Exercise instructions
Below are the records; copy each line in which "United" occurs.

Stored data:
● ● ● ● ● ● ●

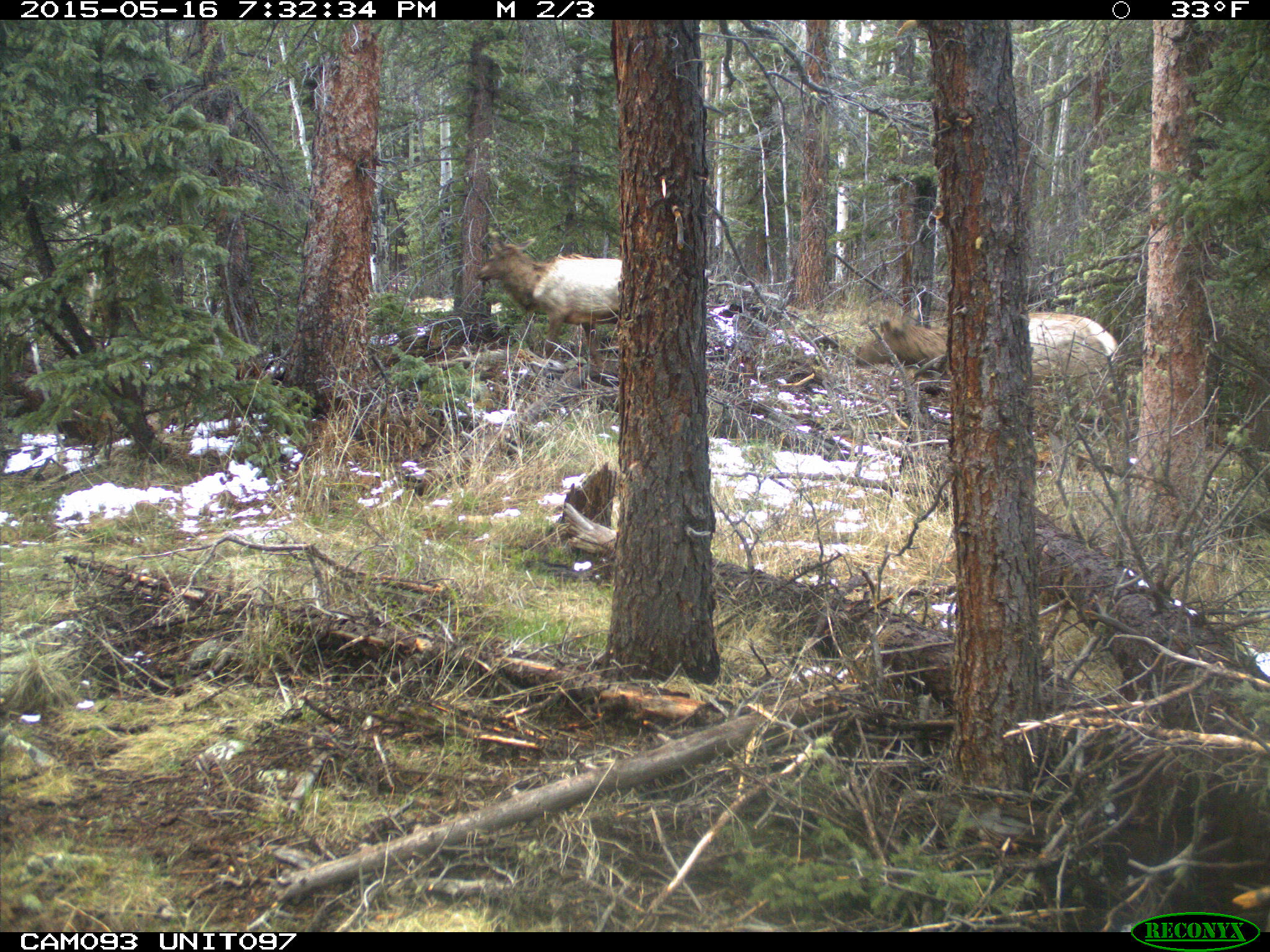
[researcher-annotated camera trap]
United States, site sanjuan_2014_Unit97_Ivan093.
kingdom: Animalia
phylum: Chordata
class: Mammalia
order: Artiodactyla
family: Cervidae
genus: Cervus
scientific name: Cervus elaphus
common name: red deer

● ● ● ● ● ● ●

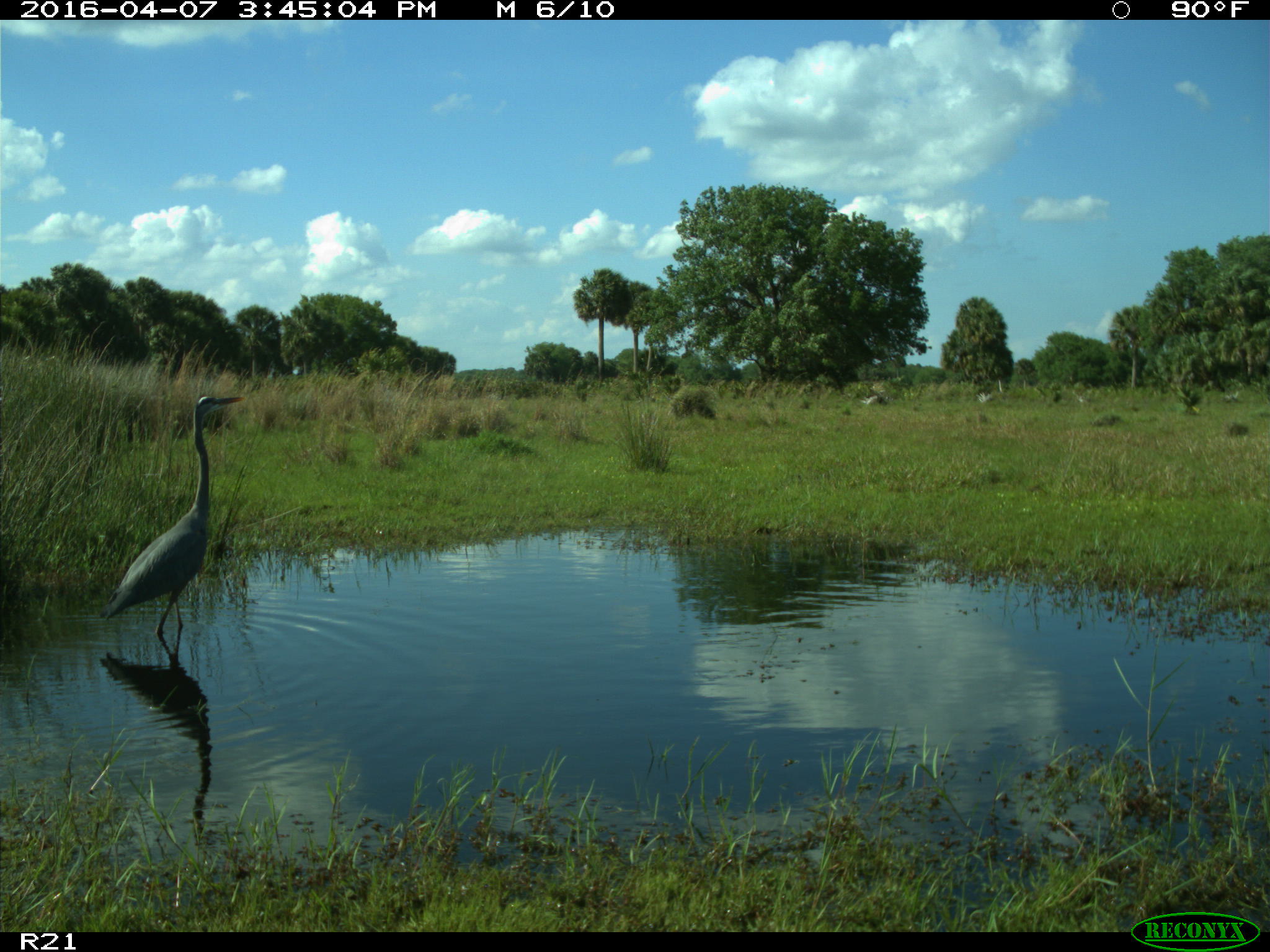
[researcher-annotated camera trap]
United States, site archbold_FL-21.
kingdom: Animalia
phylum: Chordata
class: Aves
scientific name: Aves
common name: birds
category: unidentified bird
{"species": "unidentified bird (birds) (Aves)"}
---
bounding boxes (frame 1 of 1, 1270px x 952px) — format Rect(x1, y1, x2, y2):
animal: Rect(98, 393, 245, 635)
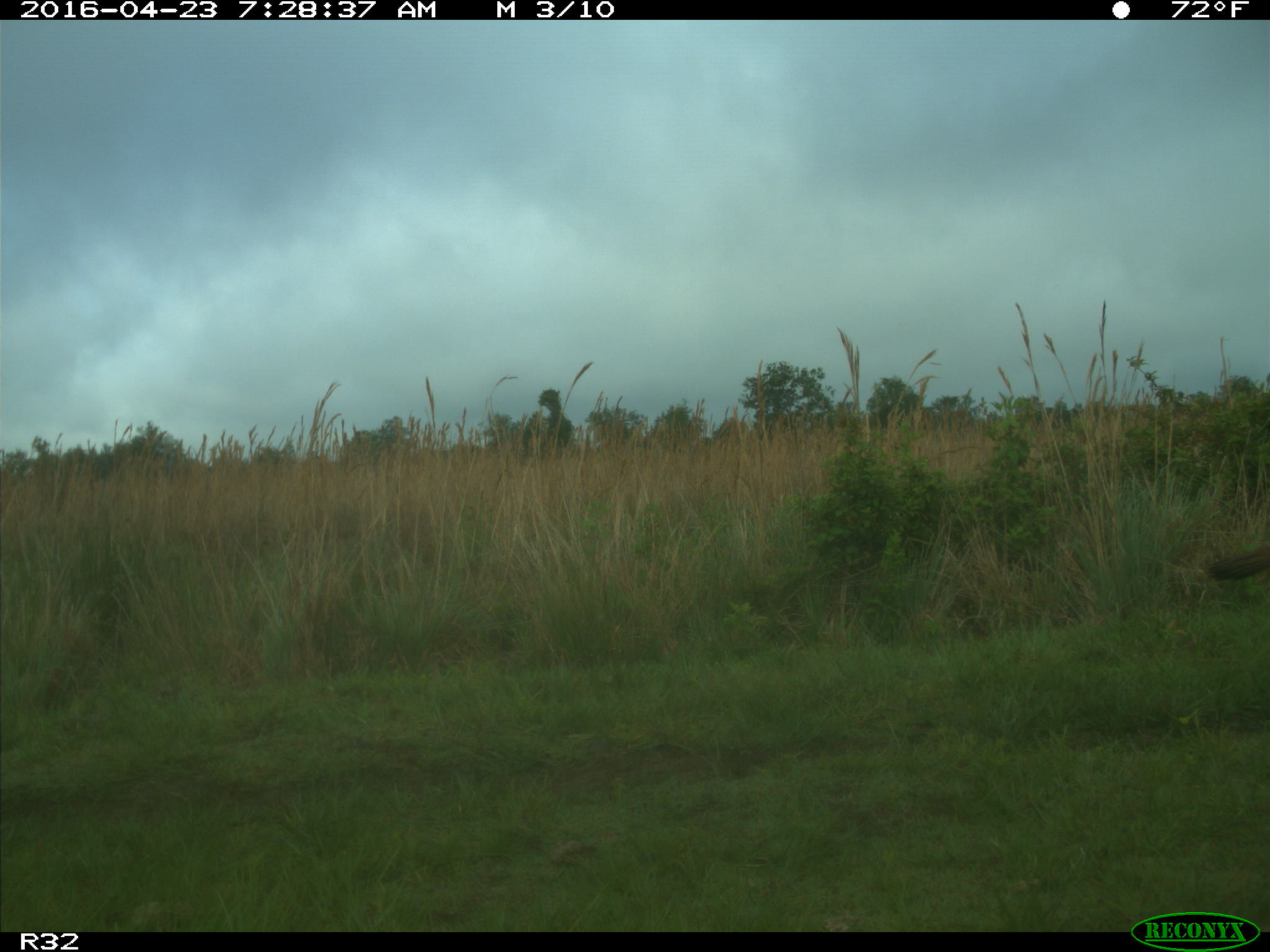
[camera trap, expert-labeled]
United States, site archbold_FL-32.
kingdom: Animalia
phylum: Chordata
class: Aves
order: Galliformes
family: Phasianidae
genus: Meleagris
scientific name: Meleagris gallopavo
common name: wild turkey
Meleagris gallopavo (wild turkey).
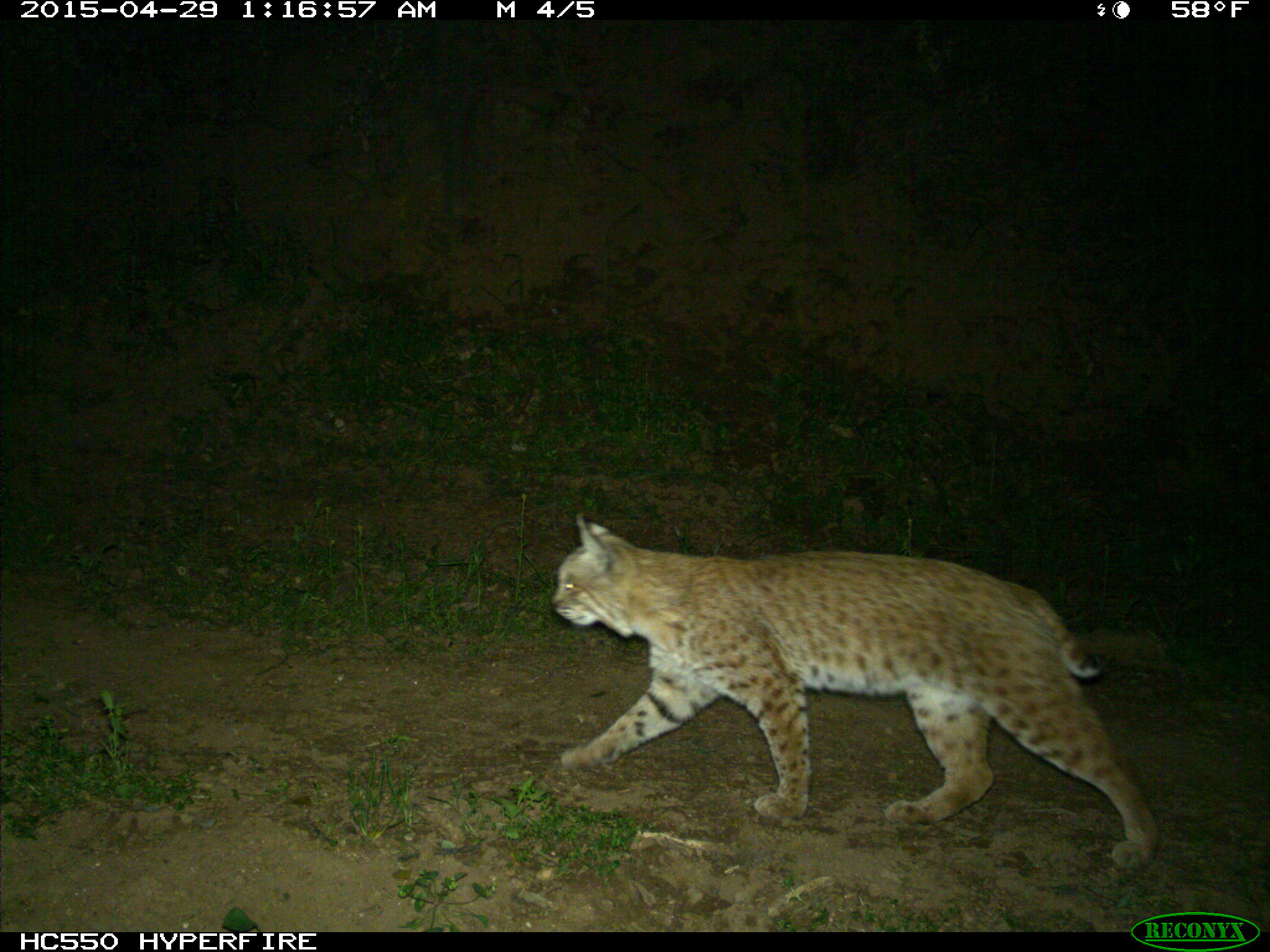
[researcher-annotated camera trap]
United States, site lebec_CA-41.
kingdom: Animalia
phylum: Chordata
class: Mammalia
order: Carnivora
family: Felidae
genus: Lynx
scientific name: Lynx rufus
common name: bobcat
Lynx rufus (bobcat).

● ● ● ● ● ● ●

Written answer
United States, site sanjuan_2014_Unit97_Ivan093.
United States, site archbold_FL-21.
United States, site archbold_FL-32.
United States, site lebec_CA-41.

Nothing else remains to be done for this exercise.